Впрочем, как проведёшь жёсткую границу между биологической взаимной пользой и нейрофизиологической адаптацией между индивидами разных видов? Лишь недавно выяснилось, что подчас бабуин в Африке выступал как бы в роли пастуха в стадах некоторых парнокопытных. Обезьяна издавала предупреждающие крики при возникновении опасности, подтаскивала заблудившихся детёнышей при беспокойном крике самок в стаде, но зато, видимо, сама поедала их ослабевших или больных детёнышей, можно предположить, что иногда и сосала молоко. Готтентоты издавна дрессируют отдельных бабуинов, используя их инстинкты и превращая в неплохих «пастухов» козьих стад.
По такому образцу мы можем представить кое-что и во взаимоотношениях ископаемых троглодитид со стадами травоядных. Если не усматривать предвзято в доисторическом прошлом обязательно войну нашего предка со всем животным миром, то откроется широчайшее поле для реконструкции его необычной и бескровной связи с этим миром. Это, а не версия об охоте, важнейшая сторона процесса, который приведёт его к порогу очеловечивания. Даже в памяти первых европейских переселенцев в Южную Америку запечатлелось явление обитания вместе с семьями индейцев большого числа практически бесполезных разнообразнейших прирученных животных. Но тогда эти нравы и сцены, конечно, были не более как реликтом.
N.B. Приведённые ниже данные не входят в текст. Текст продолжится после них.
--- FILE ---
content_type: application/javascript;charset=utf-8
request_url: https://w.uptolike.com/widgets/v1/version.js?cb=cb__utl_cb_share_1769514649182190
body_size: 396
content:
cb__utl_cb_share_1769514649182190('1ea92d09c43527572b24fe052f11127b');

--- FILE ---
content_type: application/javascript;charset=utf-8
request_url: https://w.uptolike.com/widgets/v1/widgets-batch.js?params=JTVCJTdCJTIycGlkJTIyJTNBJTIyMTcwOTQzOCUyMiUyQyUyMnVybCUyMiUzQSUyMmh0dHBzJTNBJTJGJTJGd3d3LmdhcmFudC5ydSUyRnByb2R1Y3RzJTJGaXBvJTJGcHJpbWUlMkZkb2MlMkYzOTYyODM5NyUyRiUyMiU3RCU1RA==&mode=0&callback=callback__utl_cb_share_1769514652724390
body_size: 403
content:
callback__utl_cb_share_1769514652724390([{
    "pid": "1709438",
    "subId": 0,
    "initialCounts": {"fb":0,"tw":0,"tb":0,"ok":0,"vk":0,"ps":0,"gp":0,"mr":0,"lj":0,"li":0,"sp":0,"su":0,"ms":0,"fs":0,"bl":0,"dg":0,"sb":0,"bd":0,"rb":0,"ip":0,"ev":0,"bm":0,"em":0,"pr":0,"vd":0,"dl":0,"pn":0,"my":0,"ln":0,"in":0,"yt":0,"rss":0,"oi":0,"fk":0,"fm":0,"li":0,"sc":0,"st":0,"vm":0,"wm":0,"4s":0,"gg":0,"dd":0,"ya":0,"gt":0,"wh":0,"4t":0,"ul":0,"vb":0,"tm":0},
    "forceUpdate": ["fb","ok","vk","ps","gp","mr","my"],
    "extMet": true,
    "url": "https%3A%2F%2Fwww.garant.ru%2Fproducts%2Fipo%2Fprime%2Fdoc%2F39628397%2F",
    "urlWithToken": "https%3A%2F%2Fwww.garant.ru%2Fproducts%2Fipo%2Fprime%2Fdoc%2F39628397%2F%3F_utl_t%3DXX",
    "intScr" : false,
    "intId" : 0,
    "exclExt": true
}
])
В распоряжении биологической науки есть своеобразное средство распознания, с представителями каких животных видов троглодитиды ранее всего и полнее всего находились в мирных взаимосвязях, во взаимном «приручении». Этим средством познания далёкого прошлого ледниковой эпохи является удивительный факт весьма разной степени приручаемости и дрессируемости современных зверей и птиц разных видов. Конечно, правы те, кто утверждает, что разумное применение методик условнорефлекторной адаптации всегда даёт некоторый положительный результат. Но бесспорно и то, что дрессировщикам в весьма разной степени удаётся нащупать у того или иного вида врождённую готовность к восприятию «антропического фактора» их поведения. По-видимому, практический опыт всякого рода зоопарков, зверинцев и цирков свидетельствует о худшей в общем приручаемости диких видов животных Нового Света (где не было ископаемых троглодитид) по сравнению с животными Старого Света. Вероятно, можно было бы построить целую иерархию всех животных по степени их наследственной приспособленности воспринимать тормозные или направляющие команды человека. Любопытно, что хищники Старого Света займут в этой иерархии далеко не последние места, а, скажем, гиены окажутся одним из самых «лёгких» объектов для цирковых дрессировщиков. Со временем с этой палеоэтологической точки зрения учёные рассмотрят и — ныне сенсационную — высокую дрессируемость дельфинов. Во всяком случае это очень перспективная научная дисциплина: восстановление ближайшей зоологической среды палеоантропов по коэффициенту дрессируемости и тем самым синантропичности всяческих видов животных, филогенетически восходящих к плейстоцену.
Если представить себе, как это полуприручение и приручение могло протекать на практике, надо выдвинуть на первое место общение палеоантропа с детёнышами животных, может быть, похищение их и вскармливание. Именно лабильность и адаптивность нервной деятельности в раннем онтогенезе животных представляли палеоантропу колоссальное многообразие и могущество средств их «воспитания». Для многих инстинктов в раннем онтогенезе ещё не включены «пусковые механизмы», например подражание взрослым особям своего вида; поэтому эти инстинкты в раннем детстве могут быть полностью или частично угашены. С другой стороны, как мы уже знаем, имитативность особенно сильно действует в раннем возрасте. А став взрослыми, эти хорошо прирученные особи сохраняли, естественно контактность, тормозимость, редуцированность некоторых инстинктов и могли служить буфером между себе подобными и палеоантропами.
Всё сказанное — лишь подступ к проблеме: вскрыв явление и механизм интердикции (см. гл. 5, разд. VI), следует ли сразу переходить к зачаткам второй сигнальной системы в общении между людьми или нужен данный посредствующий блок — и в эволюционно-биологическом и в нейрофизиологическом смысле. Второе вероятно, но сегодня мы можем только предположительно говорить об этом и указать разрозненные симптомы из разных сфер знания, свидетельствующие в пользу возможного появления в будущем цельной концепции.